We are working on an embedded Linux system using Live555 WIS-Streamer to stream video over RTSP over a network.
On one particular system we see WIS-Streamer get stuck in an TASK_UNINTERRUPTIBLE state; From the command line: the ps
status for the process is shown as DW
, children of the WIS-process are all listed as Z
ombie state.
It looks like there's nothing we can do once we're in this state, other than reboot (not desirable). However, we'd really like to get to the root cause of this - I suspect that within the streamer it's hanging on a blocking send
call or somesuch. Is there anything we can do, either in the code or via the command line etc. to try and narrow down what's blocked?
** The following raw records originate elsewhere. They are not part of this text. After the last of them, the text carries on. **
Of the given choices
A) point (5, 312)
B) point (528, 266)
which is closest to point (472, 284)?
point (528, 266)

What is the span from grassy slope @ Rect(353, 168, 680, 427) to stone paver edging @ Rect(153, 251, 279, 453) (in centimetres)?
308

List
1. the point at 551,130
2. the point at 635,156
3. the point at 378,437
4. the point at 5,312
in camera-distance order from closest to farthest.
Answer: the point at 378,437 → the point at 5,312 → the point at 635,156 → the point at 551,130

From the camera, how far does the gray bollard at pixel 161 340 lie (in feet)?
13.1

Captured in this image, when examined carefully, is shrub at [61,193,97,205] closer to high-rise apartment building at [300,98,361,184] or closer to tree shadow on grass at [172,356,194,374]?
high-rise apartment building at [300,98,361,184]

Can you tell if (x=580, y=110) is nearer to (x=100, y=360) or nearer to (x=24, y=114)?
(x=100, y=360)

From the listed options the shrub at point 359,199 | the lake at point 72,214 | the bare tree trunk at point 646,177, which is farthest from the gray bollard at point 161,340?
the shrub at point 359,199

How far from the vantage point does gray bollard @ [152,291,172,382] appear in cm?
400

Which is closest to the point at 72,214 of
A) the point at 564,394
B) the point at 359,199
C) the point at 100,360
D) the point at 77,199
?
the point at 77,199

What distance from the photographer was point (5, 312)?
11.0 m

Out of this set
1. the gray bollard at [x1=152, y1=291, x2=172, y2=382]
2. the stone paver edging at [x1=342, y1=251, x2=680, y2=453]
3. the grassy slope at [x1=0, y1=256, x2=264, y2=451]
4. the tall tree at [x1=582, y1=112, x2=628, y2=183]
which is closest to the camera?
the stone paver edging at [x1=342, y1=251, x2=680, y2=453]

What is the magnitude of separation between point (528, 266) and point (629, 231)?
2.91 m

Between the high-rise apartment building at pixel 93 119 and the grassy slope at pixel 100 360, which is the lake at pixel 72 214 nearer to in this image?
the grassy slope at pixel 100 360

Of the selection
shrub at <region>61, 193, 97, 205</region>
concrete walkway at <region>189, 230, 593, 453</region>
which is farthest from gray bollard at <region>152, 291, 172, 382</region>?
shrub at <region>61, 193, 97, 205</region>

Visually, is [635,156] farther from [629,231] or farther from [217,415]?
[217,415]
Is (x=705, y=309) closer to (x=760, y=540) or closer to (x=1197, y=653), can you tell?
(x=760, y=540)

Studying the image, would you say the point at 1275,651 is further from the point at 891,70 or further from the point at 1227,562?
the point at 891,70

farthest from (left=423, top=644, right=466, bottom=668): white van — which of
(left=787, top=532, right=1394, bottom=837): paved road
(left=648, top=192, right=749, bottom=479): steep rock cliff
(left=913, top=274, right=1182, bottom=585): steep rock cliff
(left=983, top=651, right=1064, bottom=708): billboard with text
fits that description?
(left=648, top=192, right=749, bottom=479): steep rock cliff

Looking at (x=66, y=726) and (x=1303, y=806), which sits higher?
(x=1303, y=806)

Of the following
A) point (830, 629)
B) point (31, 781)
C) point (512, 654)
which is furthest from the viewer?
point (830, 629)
As an example, I've tried looking at the output of netstat ( netstat -alp
) to see if there are dangling sockets attached to the PID of the blocked / zombie thread but to no avail.
Update with more info:
It's not thrashing the CPU, top
lists blocked & zombie threads as 0% mem / 0% CPU / VSZ 0.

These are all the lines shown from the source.